My best guess so far is that somehow I embed a long text and then I break up the returned embedding into multiple parts and search each separately? But that doesn't sound right.

▲

lsorber 7 months ago | parent | next [-]

The name ‘late chunking’ is indeed somewhat of a misnomer in the sense that the technique does not partition documents into document chunks. What it actually does is to pool token embeddings (of a large context) into say sentence embeddings. The result is that your document is now represented as a sequence of sentence embeddings, each of which is informed by the other sentences in the document.

Then, you want to parition the document into chunks. Late chunking pairs really well with semantic chunking because it can use late chunking's improved sentence embeddings to find semantically more cohesive chunks. In fact, you can cast this as a binary integer programming problem and find the ‘best’ chunks this way. See RAGLite [1] for an implementation of both techniques including the formulation of semantic chunking as an optimization problem.

Finally, you have a sequence of document chunks, each represented as a multi-vector sequence of sentence embeddings. You could choose to pool these sentence embeddings into a single embedding vector per chunk.
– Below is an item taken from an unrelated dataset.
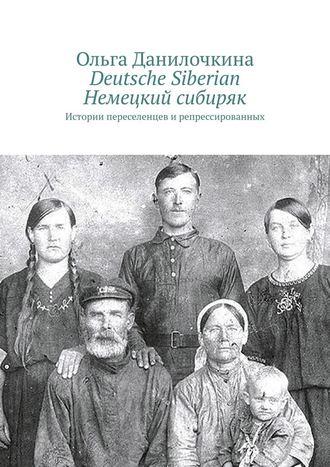 Ольга Данилочкина, Deutsche Siberian. Немецкий сибиряк. Истории переселенцевирепрессированных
Or, you could leave the multi-vector chunk embeddings as-is and apply a more advanced querying technique like ColBERT's MaxSim [2].

[1] https://github.com/superlinear-ai/raglite

[2] https://huggingface.co/blog/fsommers/document-similarity-col...

▲

causal 7 months ago | parent [-]

What does it mean to "pool" embeddings? The first article seems to assume the reader is familiar

	▲	deepsquirrelnet 7 months ago \| parent [-]
		“Pooling” is just aggregation methods. It could mean taking max or average values, or more exotic methods like attention pooling. It’s meant to reduce the one-per-token dimensionality to one per passage or document.

▲

_hl_ 7 months ago | parent | prev [-]

You’d need to go a level below the API that most embedding services expose.

A transformer-based embedding model doesn’t just give you a vector for the entire input string, it gives you vectors for each token. These are then “pooled” together (eg averaged, or max-pooled, or other strategies) to reduce these many vectors down into a single vector.

Late chunking means changing this reduction to yield many vectors instead of just one.